Overall this seems roughly correct so I will use it for modelling.

<font size= "3"> **Some final tidying:** <font/>

Confirming that every number across the target and feature columns equal 0 or 1:

In [37]:
(crafted_features_df.iloc[:,7:] == 0 # every cell equals 0
 | (crafted_features_df.iloc[:,7:] == 1) # or every cell equals 1
).nunique().nunique() # All columns and rows in the resulting dataframe of booleans only show one result (True)

1

Alternate method:

In [42]:
crafted_features_df.iloc[:,7:].isin([0, 1]).all().all()

True

Changing the dtype of those same columns to int8:

In [154]:
print(f"The dtypes are:")
display(crafted_features_df.iloc[:,7:].dtypes.value_counts())

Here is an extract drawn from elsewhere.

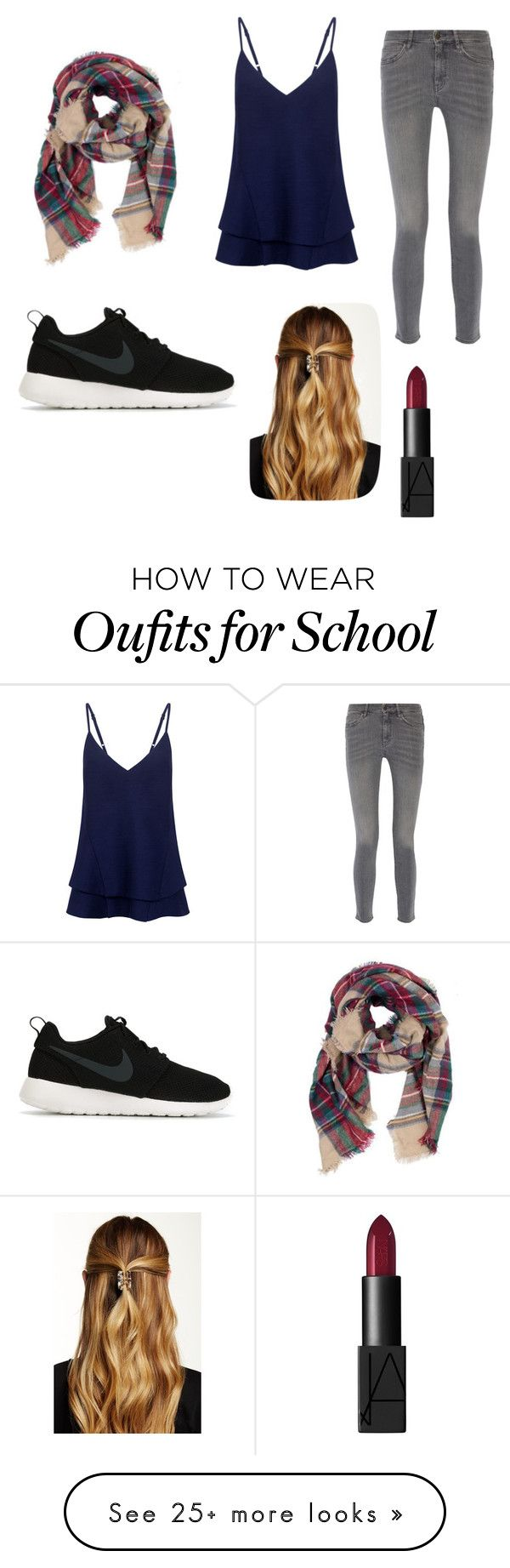 """Casual; school; cute"" by krasmussen2002 on Polyvore featuring C/MEO COLLECTIVE, MiH Jeans, NIKE, Natasha Accessories and NARS Cosmetics"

subset_df = crafted_features_df.iloc[:,7:].copy()
subset_df = subset_df.astype('int8')
crafted_features_df.iloc[:,7:] = subset_df

print(f"Now the dtypes are:")
display(crafted_features_df.iloc[:,7:].dtypes.value_counts())

The dtypes are:


int64      482
float64     28
dtype: int64

Now the dtypes are:


int8    510
dtype: int64

# Saving the dataframe to be used for modelling

As before, to make it faster to load this dataframe in this notebook and others, I will save this dataframe as a pickle file.  This allows the below code to be ran without waiting for the above code.

In [155]:
crafted_features_df.to_pickle('objects/crafted_features_df.pkl')

Verifying that the file was correctly saved and can be imported properly:

In [156]:
confirm_save_5 = pd.read_pickle('objects/crafted_features_df.pkl')
print(crafted_features_df.shape == confirm_save_5.shape)
print(confirm_save_5.equals(crafted_features_df))

True
True


---

I now have a dataframe with cleaned text, crafted features, and all targets.  Now I will pass these into a modelling pipeline to follow the steps of Story et al.